Volto, depois de um breve intervalo para desabafo, ao meu Arquimedes e a história dos glossários.
Por que essa turma pega um glossário e pensa que, com ele, dá conta do recado? Basicamente em razão de um preconceito contra a tradução técnica. A turma acha que tradução técnica é mera substituição de palavras ou, no máximo expressões. Santa ignorância! Polissemia e ambiguidade, metáforas, anáforas, catáforas e todos esses monstrengos que atemorizam o tradutor literário atormentam o tradutor técnico também, embora nem sempre quem "pega" uma tradução técnica para fazer repare nessas coisas e, como sempre, é aí que mora o perigo.
Manda a boa técnica que o tradutor procure, antes de escrever uma palavra do texto de chegada (ia escrever "por uma palavra no papel", mas ninguém mais faz isso), entenda o que o autor disse (ou quis dizer, o que nem sempre é a mesma coisa). Traduzir sem entender é candidatar-se a ser substituído por um computador, que também traduz tudo sem entender nada — além de trabalhar mais depressa e mais barato que o tradutor humano.
A melhor ferramenta para entender um texto ainda é o dicionário unilíngue. Uma vez decifrado o texto, entendido o sentido dos termos menos conhecidos do tradutor, é que vale a pena ver um glossário bilíngue O glossário pode não tiver a palavra, mas, se você entendeu o texto, tem mais chance de achar uma solução. Dependendo da situação, pode ser necessário conferir tudo com um dicionário unilíngue, para ver exatamente o que é o quê. Às vezes, muitas vezes, nada do que o glossário oferece corresponde a qualquer possível significado do termo no original e a pesquisa tem de se estender por outros campos.
O que não pode é ficar trocando palavrinha de uma língua por palavrinha do outro e, depois, quando questionado, dizer "bom estava num glossário que me deram". Isso não é traduzir, é chutar e tradução não é futebol. Juro!
Até amanhã e obrigado pela visita.

## MATERIAL FORNECIDO
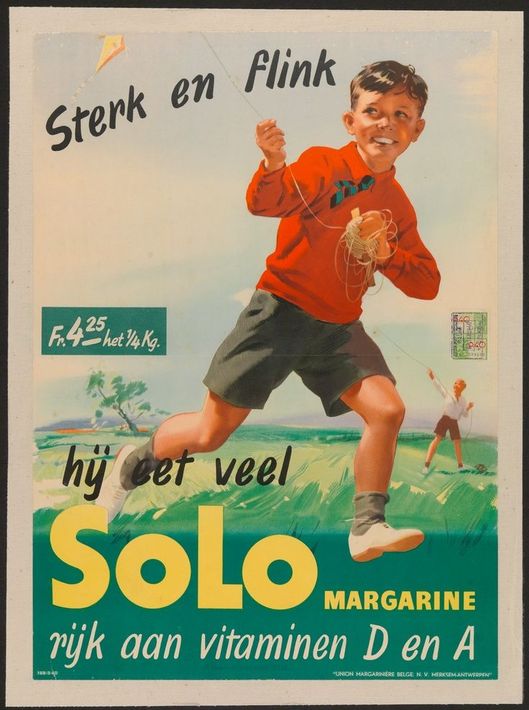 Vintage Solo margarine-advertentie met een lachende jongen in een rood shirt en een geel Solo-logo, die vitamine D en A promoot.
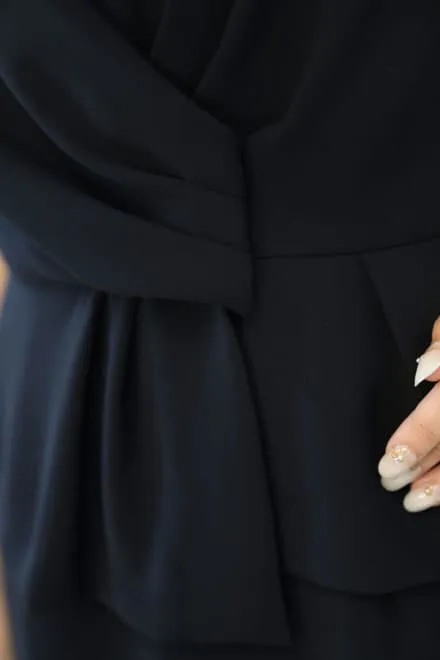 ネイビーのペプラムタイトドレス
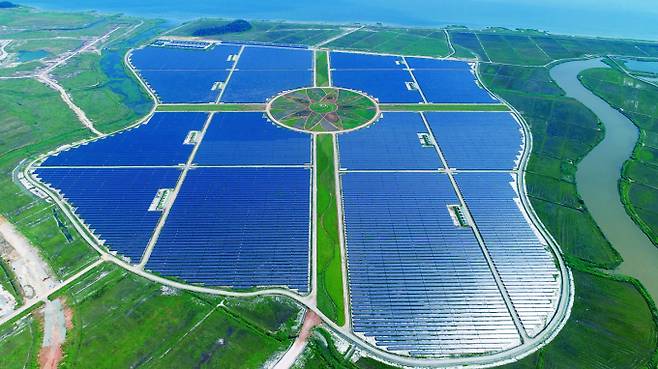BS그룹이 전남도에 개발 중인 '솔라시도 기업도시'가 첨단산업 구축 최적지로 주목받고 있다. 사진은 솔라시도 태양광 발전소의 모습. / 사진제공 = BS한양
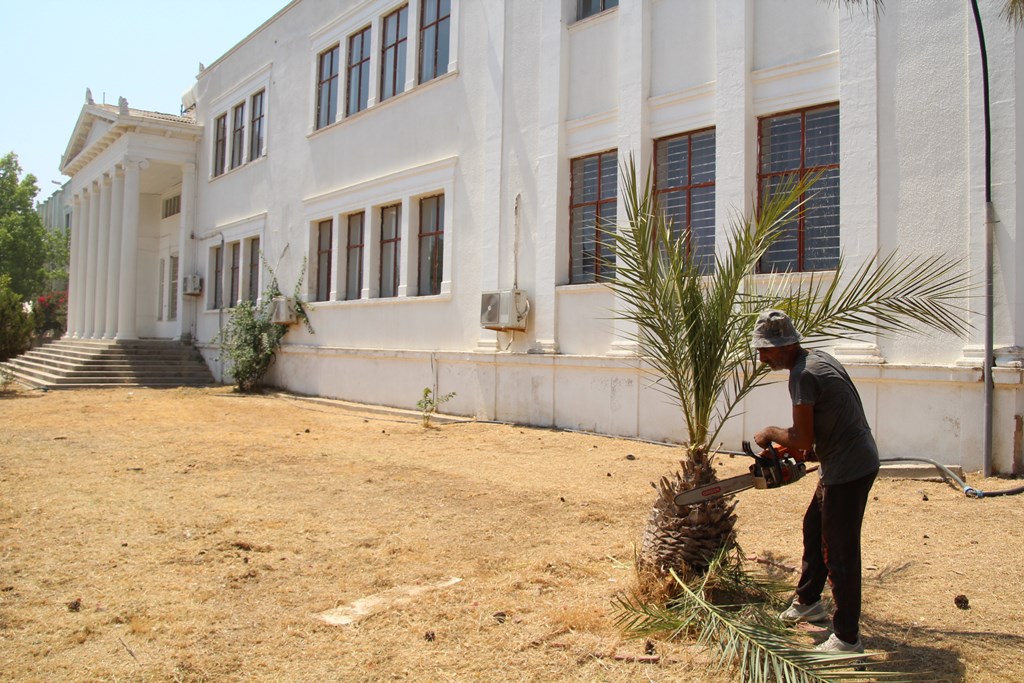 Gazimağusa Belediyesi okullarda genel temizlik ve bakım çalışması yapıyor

## O QUE FAZER
Copie do texto sobre tradução técnica e glossários o trecho entre "Por que essa" e "mora o perigo.", inclusive.

## SUA RESPOSTA
Por que essa turma pega um glossário e pensa que, com ele, dá conta do recado? Basicamente em razão de um preconceito contra a tradução técnica. A turma acha que tradução técnica é mera substituição de palavras ou, no máximo expressões. Santa ignorância! Polissemia e ambiguidade, metáforas, anáforas, catáforas e todos esses monstrengos que atemorizam o tradutor literário atormentam o tradutor técnico também, embora nem sempre quem "pega" uma tradução técnica para fazer repare nessas coisas e, como sempre, é aí que mora o perigo.